**EXERCISE REQUIREMENTS**
- a) Reproduce the entire text about the campaign's tone and player characters word for word.
- b) Rewrite the entries from the start of the entries through the line containing "9327 millimetres", putting "location" in place of "point" and keeping all else the same. Leave the pictures out and return only those lines.

**EXTRACT TO READ**
** START **

I will attempt to avoid anything resembling Buffy the Vampire Slayer. Also, whatever fan-fiction that was... *shudder*.

The tone is a lot more like X-Files than Buffy, I hope. Two of the PCs are completely unaware of the existence of the supernatural and not inclined to believe in it if they hear or see anything that can possibly be explained away by science or psychology.

Of those two who might accept supernatural explanations; one is a cynical big-city cop who has seen enough unexplained murders, apparent sudden-onset psychosis and horrific motiveless attacks by normal people who do damage out of all proportion to their size and build for him to refuse altogether to examine other explanations. He's started studying the supernatural and since he is a brilliant autodidact who has an extensive background in history and literature, he's a fount of information on the occult in fiction and historical accounts. He doesn't know anything about what actually works, however.

** END **

Lines of data
** START **

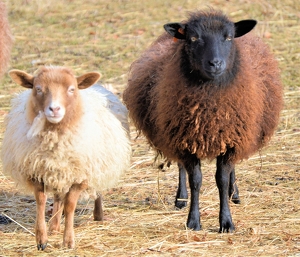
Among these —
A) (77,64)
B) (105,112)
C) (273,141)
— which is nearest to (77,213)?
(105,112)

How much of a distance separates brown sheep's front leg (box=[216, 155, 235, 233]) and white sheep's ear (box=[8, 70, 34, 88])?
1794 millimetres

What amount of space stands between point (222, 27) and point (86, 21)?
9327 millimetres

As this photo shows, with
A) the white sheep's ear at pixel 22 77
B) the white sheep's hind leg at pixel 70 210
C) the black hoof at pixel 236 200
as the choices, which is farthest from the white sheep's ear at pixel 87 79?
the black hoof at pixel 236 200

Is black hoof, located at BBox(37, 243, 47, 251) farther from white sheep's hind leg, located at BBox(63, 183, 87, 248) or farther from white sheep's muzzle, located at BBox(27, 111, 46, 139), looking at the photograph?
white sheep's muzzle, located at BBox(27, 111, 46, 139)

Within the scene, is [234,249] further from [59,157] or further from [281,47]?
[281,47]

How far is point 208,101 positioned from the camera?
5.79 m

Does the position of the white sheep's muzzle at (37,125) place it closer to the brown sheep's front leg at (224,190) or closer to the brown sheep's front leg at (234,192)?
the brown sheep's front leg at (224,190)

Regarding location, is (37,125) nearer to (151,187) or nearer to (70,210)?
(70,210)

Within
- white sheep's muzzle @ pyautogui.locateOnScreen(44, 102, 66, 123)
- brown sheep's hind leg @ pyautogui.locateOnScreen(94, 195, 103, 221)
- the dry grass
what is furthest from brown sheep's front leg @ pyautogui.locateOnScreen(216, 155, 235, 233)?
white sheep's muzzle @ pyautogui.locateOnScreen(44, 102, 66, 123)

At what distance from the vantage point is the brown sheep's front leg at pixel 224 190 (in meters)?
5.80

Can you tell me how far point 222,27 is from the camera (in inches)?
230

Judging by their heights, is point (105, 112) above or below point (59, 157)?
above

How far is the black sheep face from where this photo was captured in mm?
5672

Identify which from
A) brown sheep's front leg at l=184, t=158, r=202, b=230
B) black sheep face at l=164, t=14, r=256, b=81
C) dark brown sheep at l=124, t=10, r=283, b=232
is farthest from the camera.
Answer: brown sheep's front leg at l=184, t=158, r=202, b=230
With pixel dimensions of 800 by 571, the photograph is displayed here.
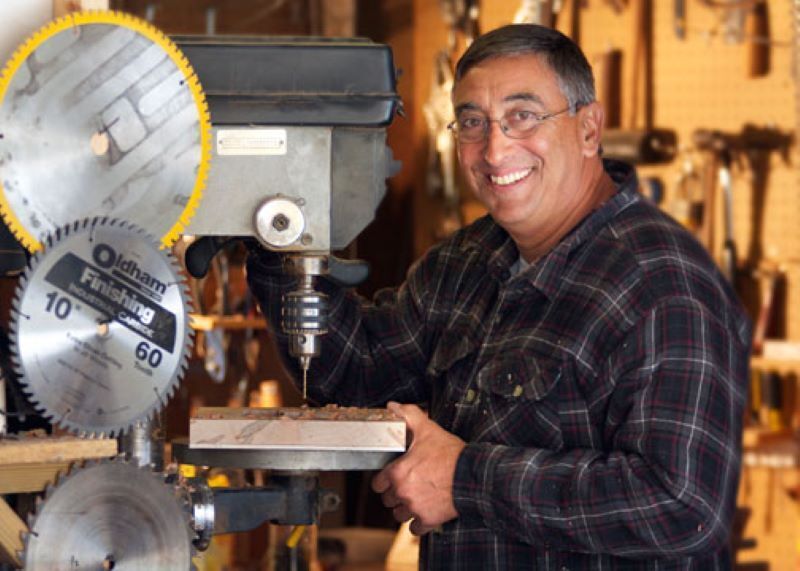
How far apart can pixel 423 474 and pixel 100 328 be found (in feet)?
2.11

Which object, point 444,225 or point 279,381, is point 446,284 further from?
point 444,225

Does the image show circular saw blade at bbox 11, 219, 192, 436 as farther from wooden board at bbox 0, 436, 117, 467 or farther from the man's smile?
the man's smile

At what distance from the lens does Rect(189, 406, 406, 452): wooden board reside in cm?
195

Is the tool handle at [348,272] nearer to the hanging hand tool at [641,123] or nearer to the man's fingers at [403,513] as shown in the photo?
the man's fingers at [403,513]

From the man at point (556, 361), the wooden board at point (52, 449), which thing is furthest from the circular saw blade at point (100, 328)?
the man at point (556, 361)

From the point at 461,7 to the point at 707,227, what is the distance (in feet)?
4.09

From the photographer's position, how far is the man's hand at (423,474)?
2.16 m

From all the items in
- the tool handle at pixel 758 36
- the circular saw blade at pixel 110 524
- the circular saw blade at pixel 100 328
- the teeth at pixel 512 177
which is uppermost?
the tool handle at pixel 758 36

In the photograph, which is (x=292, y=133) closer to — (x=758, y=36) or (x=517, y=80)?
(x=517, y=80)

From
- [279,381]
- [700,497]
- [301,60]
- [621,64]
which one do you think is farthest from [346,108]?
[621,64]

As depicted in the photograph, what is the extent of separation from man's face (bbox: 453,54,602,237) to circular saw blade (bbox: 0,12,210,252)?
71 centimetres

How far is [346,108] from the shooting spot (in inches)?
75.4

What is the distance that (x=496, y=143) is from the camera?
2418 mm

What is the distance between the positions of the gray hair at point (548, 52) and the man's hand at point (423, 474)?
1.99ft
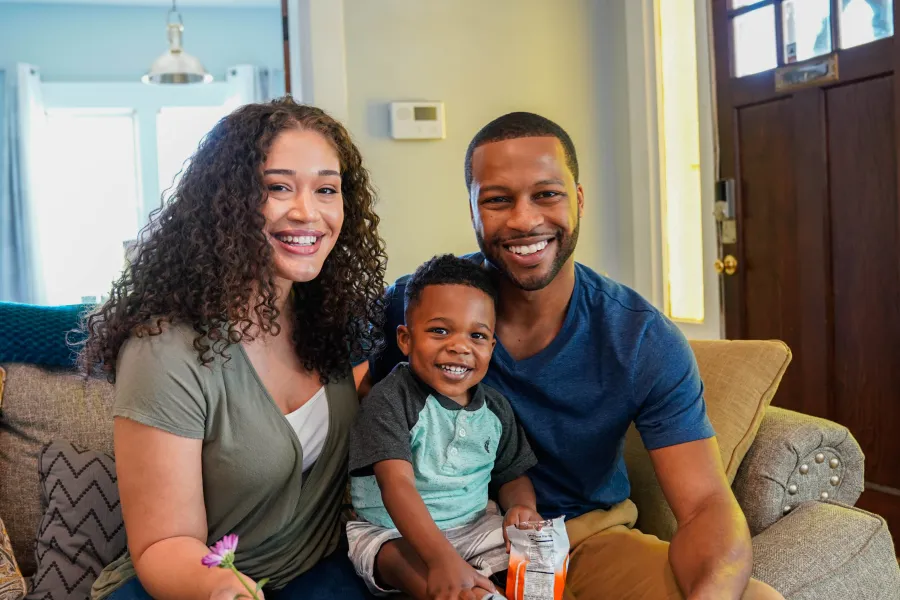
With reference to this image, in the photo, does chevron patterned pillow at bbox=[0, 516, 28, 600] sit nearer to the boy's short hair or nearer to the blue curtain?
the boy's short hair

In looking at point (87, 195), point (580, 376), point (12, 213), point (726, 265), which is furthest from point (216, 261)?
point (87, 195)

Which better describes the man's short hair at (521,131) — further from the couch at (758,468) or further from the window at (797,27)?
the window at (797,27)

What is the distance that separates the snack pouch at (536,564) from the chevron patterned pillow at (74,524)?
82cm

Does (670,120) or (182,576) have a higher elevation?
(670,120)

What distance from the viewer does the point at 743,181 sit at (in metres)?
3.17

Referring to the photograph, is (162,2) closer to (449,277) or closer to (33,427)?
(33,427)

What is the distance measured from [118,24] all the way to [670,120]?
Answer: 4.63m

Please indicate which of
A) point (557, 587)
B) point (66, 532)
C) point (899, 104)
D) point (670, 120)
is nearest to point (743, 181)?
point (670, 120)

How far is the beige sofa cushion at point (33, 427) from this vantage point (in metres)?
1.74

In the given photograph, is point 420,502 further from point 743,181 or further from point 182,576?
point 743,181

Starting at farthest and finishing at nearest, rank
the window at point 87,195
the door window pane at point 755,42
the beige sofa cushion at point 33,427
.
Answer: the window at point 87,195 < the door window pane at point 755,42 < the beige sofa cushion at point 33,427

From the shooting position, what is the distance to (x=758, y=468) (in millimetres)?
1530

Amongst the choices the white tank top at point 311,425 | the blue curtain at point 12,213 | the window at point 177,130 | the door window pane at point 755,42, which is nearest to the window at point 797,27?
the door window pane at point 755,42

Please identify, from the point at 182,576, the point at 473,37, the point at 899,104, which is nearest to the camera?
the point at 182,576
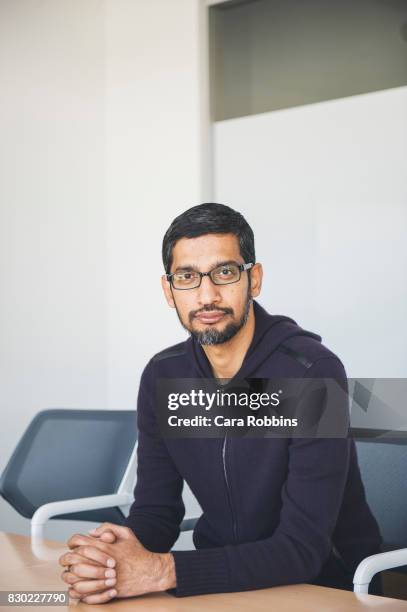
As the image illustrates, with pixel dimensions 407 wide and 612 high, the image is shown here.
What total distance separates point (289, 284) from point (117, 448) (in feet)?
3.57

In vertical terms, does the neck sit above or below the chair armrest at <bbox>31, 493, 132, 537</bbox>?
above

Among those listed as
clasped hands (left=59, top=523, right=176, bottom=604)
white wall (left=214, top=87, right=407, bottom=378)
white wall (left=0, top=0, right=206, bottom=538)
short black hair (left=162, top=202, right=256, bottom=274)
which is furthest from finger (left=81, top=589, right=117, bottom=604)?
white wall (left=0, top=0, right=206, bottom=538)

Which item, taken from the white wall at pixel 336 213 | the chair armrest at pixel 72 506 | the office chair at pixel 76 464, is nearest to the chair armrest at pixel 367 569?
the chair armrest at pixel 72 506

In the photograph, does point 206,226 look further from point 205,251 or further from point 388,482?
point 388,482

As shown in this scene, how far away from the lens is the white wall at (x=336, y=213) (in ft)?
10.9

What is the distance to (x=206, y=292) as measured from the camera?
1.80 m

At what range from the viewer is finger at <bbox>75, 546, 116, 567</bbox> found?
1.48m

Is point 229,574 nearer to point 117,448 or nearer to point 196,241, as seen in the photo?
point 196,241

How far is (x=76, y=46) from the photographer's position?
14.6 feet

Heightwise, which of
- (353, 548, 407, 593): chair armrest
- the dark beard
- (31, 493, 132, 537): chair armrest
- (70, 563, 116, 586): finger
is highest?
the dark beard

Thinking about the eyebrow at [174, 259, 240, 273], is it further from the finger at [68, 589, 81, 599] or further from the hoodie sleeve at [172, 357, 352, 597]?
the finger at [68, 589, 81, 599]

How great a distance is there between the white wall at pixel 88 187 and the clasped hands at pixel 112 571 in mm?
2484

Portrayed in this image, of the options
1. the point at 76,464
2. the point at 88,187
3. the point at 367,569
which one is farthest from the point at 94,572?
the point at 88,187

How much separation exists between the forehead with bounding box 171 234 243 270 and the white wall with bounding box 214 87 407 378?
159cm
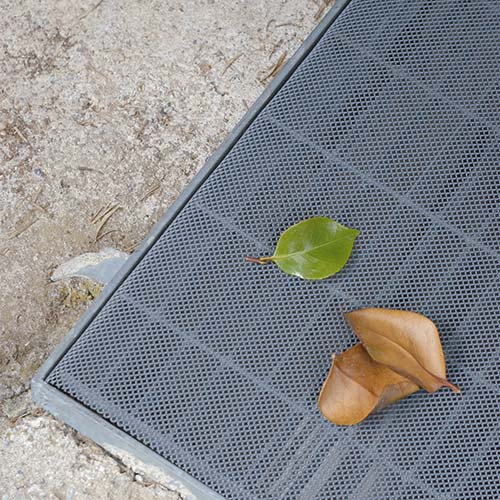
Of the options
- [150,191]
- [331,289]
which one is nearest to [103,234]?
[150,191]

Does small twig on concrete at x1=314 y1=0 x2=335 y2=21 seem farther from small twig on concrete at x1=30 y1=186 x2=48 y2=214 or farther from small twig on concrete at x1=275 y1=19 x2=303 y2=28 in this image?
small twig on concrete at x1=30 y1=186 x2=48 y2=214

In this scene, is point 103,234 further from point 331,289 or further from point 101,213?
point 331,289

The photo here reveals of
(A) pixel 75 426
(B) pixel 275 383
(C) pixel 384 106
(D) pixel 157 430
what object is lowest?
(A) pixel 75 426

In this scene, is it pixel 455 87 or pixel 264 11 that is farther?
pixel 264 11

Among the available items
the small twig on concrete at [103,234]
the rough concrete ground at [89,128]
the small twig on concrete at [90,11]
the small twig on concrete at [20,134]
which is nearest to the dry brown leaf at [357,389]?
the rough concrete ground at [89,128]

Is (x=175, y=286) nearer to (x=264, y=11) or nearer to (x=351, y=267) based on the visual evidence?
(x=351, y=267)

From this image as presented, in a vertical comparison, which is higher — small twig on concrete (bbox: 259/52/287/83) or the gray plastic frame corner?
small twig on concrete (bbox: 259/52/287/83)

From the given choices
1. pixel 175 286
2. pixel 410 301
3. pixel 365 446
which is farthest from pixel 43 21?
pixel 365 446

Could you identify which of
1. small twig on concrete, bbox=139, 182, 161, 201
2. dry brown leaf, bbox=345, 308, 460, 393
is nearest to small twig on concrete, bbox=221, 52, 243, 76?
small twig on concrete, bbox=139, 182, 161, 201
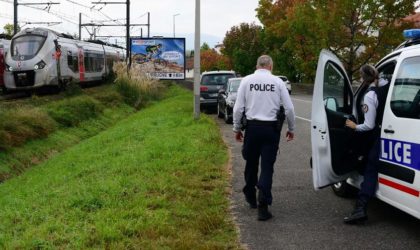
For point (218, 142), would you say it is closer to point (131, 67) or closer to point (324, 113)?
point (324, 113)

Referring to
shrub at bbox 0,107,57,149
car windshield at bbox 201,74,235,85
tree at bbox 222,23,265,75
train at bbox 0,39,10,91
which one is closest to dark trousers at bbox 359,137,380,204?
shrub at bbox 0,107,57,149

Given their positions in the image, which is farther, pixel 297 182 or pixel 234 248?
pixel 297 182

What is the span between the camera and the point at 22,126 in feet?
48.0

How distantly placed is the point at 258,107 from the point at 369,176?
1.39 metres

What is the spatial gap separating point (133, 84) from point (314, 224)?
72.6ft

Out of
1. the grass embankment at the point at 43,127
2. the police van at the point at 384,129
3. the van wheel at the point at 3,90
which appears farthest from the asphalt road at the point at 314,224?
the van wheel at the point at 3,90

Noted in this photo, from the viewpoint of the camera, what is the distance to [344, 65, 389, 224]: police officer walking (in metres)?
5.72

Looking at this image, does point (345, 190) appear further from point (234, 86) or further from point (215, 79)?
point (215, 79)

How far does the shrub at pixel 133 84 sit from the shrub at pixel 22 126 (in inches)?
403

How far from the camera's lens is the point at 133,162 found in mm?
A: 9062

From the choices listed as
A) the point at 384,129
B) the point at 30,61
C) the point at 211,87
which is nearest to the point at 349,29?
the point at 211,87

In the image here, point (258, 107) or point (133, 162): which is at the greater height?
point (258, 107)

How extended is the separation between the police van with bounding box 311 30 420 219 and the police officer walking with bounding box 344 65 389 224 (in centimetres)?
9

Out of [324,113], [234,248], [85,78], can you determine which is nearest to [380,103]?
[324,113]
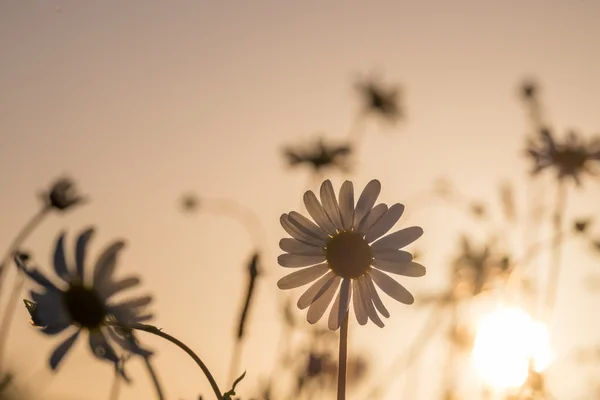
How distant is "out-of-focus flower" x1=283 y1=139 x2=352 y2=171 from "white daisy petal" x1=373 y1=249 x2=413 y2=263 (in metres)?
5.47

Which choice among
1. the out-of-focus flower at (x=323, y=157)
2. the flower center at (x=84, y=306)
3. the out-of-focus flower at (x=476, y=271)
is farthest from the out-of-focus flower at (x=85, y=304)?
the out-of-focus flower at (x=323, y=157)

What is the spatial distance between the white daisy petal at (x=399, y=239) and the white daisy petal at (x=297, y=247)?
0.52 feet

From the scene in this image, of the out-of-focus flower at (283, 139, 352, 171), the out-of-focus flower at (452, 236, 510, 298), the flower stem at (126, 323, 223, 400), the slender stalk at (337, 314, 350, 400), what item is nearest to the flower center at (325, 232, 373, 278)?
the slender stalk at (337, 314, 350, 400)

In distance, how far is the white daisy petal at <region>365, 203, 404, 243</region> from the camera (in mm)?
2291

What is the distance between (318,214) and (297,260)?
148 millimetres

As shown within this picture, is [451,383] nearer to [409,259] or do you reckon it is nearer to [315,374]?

** END **

**RESPONSES PER TASK**
- a)
I will attempt to avoid anything resembling Buffy the Vampire Slayer. Also, whatever fan-fiction that was... *shudder*.

The tone is a lot more like X-Files than Buffy, I hope. Two of the PCs are completely unaware of the existence of the supernatural and not inclined to believe in it if they hear or see anything that can possibly be explained away by science or psychology.

Of those two who might accept supernatural explanations; one is a cynical big-city cop who has seen enough unexplained murders, apparent sudden-onset psychosis and horrific motiveless attacks by normal people who do damage out of all proportion to their size and build for him to refuse altogether to examine other explanations. He's started studying the supernatural and since he is a brilliant autodidact who has an extensive background in history and literature, he's a fount of information on the occult in fiction and historical accounts. He doesn't know anything about what actually works, however.

- b)
Among these —
A) (77,64)
B) (105,112)
C) (273,141)
— which is nearest to (77,213)?
(105,112)

How much of a distance separates brown sheep's front leg (box=[216, 155, 235, 233]) and white sheep's ear (box=[8, 70, 34, 88])?
1794 millimetres

What amount of space stands between location (222, 27) and location (86, 21)?
9327 millimetres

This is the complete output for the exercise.